Cela étant, Koster « coopère » si bien que le lecteur avisé finit par avoir l'impression de le cerner. Et ses portraits précis et détaillés de certains de ses sujets, loin de nous convaincre de sa misanthropie, témoignent plutôt d'une grande tendresse pour le genre humain. Ceux de Maurice Nadeau et de Roland Jaccard sont particulièrement touchants. Il décrit avec justesse l'ambiance des comités de rédaction de La Quinzaine littéraire pendant les années soixante-dix, lorsqu'il s'y rendait le mercredi, au deuxième étage d'un immeuble « vétuste » de la rue du Temple. Il se souvient des réunions où, « un tantinet pédant », il employait des mots savants par exemple « paronomase » et des réactions de Nadeau : « Cet ancien instituteur attrapait un dictionnaire, un sourire interrogatif et gourmand peint sur ses traits ; l'ayant consulté : « Ah ! oui, il a raison», concluait-il avec gentillesse, encerclé d'une montagne de livres, au milieu de cette forteresse assiégée que nous nous représentions son magazine. » Koster ne s'est « jamais consolé » d'avoir perdu l'amitié de son ancien éditeur, suite à une brouille ultérieure.

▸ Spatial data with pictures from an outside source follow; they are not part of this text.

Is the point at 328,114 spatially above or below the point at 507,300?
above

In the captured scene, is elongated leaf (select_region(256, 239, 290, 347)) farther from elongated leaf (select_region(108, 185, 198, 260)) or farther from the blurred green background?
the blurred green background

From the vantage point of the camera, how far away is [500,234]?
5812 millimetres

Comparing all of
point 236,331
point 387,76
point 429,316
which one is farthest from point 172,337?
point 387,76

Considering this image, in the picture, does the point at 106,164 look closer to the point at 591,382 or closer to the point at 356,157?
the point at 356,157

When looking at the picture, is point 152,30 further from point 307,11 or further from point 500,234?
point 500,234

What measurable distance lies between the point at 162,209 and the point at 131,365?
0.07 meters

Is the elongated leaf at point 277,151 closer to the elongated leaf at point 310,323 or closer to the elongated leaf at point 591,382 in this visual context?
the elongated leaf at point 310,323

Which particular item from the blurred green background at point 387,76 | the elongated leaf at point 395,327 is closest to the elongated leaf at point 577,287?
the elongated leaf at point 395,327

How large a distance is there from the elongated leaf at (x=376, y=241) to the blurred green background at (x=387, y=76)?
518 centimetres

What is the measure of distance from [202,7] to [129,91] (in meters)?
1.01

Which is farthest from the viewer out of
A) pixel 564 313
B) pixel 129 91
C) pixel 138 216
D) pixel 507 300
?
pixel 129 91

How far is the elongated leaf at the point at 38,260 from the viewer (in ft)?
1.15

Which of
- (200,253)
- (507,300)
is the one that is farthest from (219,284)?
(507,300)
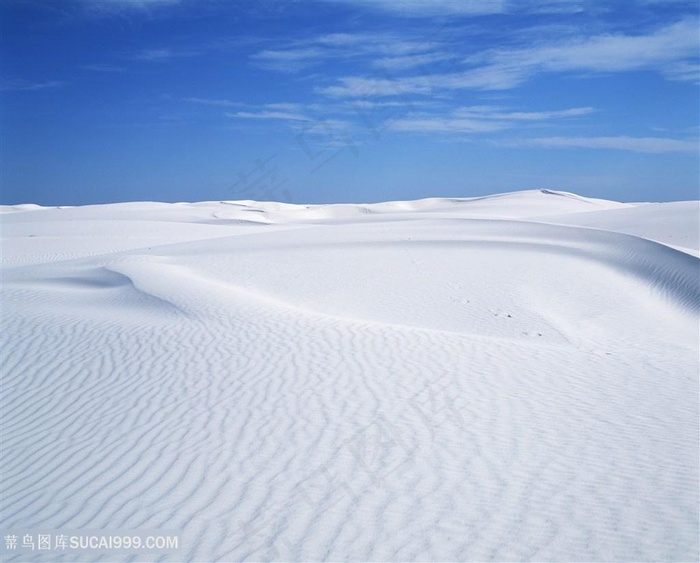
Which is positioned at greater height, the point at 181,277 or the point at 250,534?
the point at 181,277

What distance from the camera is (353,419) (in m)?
6.05

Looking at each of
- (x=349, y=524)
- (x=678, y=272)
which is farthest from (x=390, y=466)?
(x=678, y=272)

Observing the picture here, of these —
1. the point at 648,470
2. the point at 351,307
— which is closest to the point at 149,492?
the point at 648,470

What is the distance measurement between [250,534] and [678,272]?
47.7ft

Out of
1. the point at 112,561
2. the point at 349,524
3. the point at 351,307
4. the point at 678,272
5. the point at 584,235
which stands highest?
the point at 584,235

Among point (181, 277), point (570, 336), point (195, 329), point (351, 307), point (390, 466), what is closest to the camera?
point (390, 466)

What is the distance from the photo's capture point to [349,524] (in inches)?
169

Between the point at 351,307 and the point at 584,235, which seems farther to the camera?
the point at 584,235

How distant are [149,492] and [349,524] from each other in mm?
1738

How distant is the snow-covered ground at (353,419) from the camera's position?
168 inches

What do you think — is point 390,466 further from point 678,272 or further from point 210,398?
point 678,272

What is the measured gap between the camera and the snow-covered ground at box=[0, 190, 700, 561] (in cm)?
427

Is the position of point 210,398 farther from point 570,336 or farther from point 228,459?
point 570,336

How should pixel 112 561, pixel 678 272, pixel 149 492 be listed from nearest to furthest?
1. pixel 112 561
2. pixel 149 492
3. pixel 678 272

Avec Jaccard, en revanche, ça s'est mieux passé, justement à cause de la géographie de ce « petit monde étroit », selon les termes de Sartre. Fâchés l'un contre l'autre, Koster et Jaccard se croisèrent pendant des semaines sans s'adresser la parole, entre le Flore et Sèvres-Babylone : « Place de la CroixRouge, à l'ombre du centaure aux grosses couilles, nous nous comportions en parfaits imbéciles. » Ils ont fini par se rapprocher.
Koster se serait-il un jour réconcilié avec Sartre, autre habitué du Flore ? Cela semble peu probable.